In 1833, after regaining his old seat in the U.S. House of Representatives, David Crockett started cashing in on his celebrity. Puzzled that his "humble name" attracted public interest, he announced that he was writing an "unvarnished" autobiography that would present him "as I really am, a plain, blunt, Western man, relying on honesty and the woods, and not on learning and the law, for a living."

Thanks to the Alamo, Walt Disney and John Wayne, Davy Crockett became an American icon — and the subject of many an American legend. In "Born on a Mountaintop: On the Road With Davy Crockett and the Ghosts of the Wild Frontier" (Crown, 375 pages, $27), Bob Thompson, a former Washington Post feature writer, retraces the steps of the "King of the Wild Frontier," from his birthplace in Tennessee, to the nation's capital, to San Antonio, Texas. Drawing on interviews with a committed crew of Crockettologists, Thompson sometimes separates fact from fable, especially on the still hotly debated question of whether Crockett went down fighting at the Alamo or was captured and executed. For better and worse, he manages as well to eat his cake and have it, too, dining out on tales he tells us aren't true.
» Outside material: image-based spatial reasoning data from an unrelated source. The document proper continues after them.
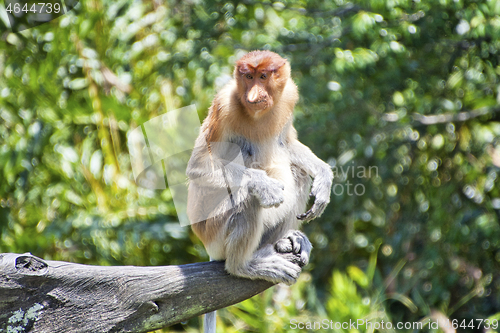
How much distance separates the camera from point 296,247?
2.71 m

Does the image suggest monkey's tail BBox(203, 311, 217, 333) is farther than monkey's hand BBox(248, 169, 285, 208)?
Yes

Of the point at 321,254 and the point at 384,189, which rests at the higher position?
the point at 384,189

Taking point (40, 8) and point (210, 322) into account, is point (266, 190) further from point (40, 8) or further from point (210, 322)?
point (40, 8)

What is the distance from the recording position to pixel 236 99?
2635 millimetres

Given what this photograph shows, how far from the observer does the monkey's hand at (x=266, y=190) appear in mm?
2402

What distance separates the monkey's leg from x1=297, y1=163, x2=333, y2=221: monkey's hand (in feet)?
0.81

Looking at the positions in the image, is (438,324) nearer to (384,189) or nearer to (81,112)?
(384,189)

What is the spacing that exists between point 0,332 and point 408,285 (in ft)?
12.6

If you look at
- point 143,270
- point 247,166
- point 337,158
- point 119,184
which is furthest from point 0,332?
point 337,158

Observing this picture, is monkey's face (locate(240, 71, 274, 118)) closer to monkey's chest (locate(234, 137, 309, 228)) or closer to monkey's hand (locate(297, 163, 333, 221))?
Answer: monkey's chest (locate(234, 137, 309, 228))

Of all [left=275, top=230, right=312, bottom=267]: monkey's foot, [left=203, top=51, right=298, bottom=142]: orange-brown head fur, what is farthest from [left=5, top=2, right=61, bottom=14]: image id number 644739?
[left=275, top=230, right=312, bottom=267]: monkey's foot

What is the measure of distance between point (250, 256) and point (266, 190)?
42 centimetres
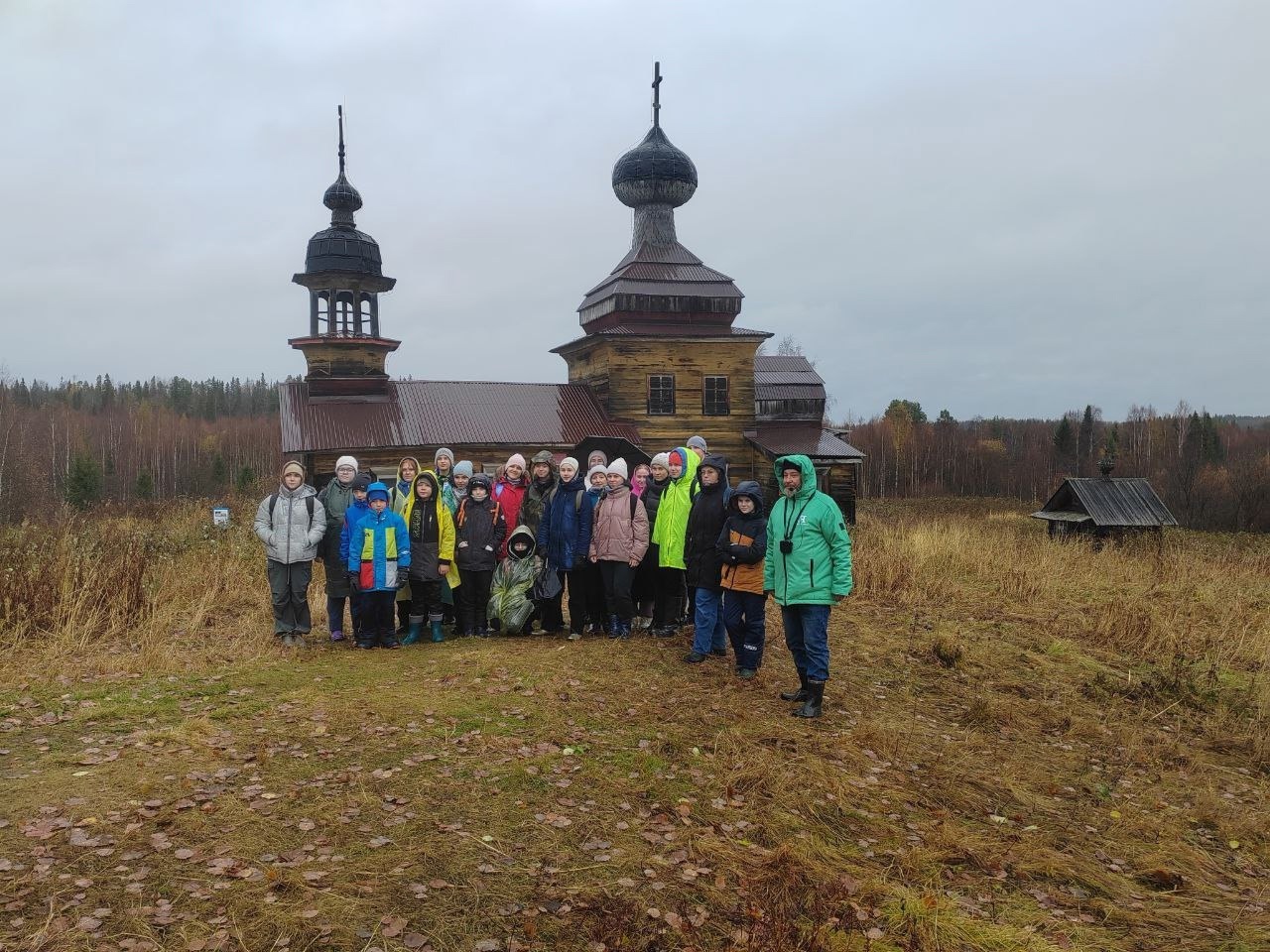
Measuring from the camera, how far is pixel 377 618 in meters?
8.55

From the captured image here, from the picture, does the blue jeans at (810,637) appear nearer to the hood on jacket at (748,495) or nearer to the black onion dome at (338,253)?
the hood on jacket at (748,495)

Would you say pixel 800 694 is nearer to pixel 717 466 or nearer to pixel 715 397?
pixel 717 466

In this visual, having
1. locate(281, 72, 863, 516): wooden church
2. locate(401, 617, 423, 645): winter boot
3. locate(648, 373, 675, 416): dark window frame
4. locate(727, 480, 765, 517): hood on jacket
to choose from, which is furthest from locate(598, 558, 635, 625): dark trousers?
locate(648, 373, 675, 416): dark window frame

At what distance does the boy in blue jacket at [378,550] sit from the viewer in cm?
826

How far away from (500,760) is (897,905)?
264cm

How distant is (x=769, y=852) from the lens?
4.55 m

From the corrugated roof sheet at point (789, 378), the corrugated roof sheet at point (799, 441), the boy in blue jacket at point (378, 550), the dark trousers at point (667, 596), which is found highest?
the corrugated roof sheet at point (789, 378)

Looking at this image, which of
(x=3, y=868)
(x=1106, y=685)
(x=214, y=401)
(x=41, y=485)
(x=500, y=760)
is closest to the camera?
(x=3, y=868)

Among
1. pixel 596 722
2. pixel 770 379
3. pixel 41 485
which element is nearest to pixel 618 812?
pixel 596 722

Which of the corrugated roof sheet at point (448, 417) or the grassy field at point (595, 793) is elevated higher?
the corrugated roof sheet at point (448, 417)

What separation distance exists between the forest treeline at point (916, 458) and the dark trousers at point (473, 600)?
31456 mm

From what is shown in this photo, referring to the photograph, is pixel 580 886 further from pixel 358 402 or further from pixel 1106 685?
pixel 358 402

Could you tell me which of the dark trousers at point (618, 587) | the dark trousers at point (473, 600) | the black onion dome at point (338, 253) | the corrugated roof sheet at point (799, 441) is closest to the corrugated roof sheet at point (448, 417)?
the black onion dome at point (338, 253)

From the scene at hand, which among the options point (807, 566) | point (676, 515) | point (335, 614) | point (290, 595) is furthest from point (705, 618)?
point (290, 595)
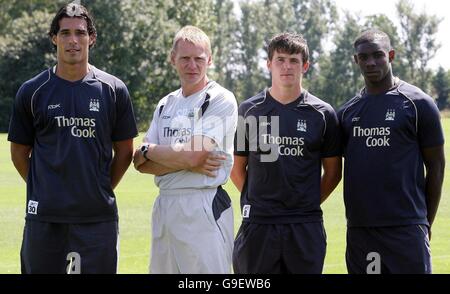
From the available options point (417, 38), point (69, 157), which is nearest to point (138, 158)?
point (69, 157)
With his tongue planted in his cheek, Thompson often asks "what if"; conducts "two-minute drills" (in which experts must explain legislation to him); declares that an All-Star Special at the Waffle House would have been welcome while David was fighting Indians; can't keep himself from repeating the story, which no Crockettologist takes seriously, that Davy was almost lynched as a horse thief in the town that now bears his name; or from fantasizing about an alternative universe in which the King of the Wild Frontier and that other King, Elvis Presley, hang out, "belting down drinks in the Jungle Room," and comparing notes on the price they paid for fame.

In his more serious moments, Thompson points out that we make sense of the world by telling stories — and reminds us (as if "Born on a Mountaintop" isn't a sufficient reminder) that we live in a world hungry for stories, true and false, about celebrities. Crockett's life is illuminating, he claims, whichever historical frame (friend of the poor, defender of Indians, straight shooter, patriot) you place on it.

Thompson acknowledges, moreover, that because we look to "uncomplicated heroes, well defined villains and clean, dramatic story lines "to comfort us against uncertainty, ambiguity, and despair," historians have a hard time "preventing myths from hijacking the past." And so, it is dispiriting to learn at the end of this book that, although at times Thompson felt he could see inside Crockett's cranium, even now he can "barely see the outlines of the real David."

Glenn C. Altschuler is the Thomas and Dorothy Litwin Professor of American Studies at Cornell University.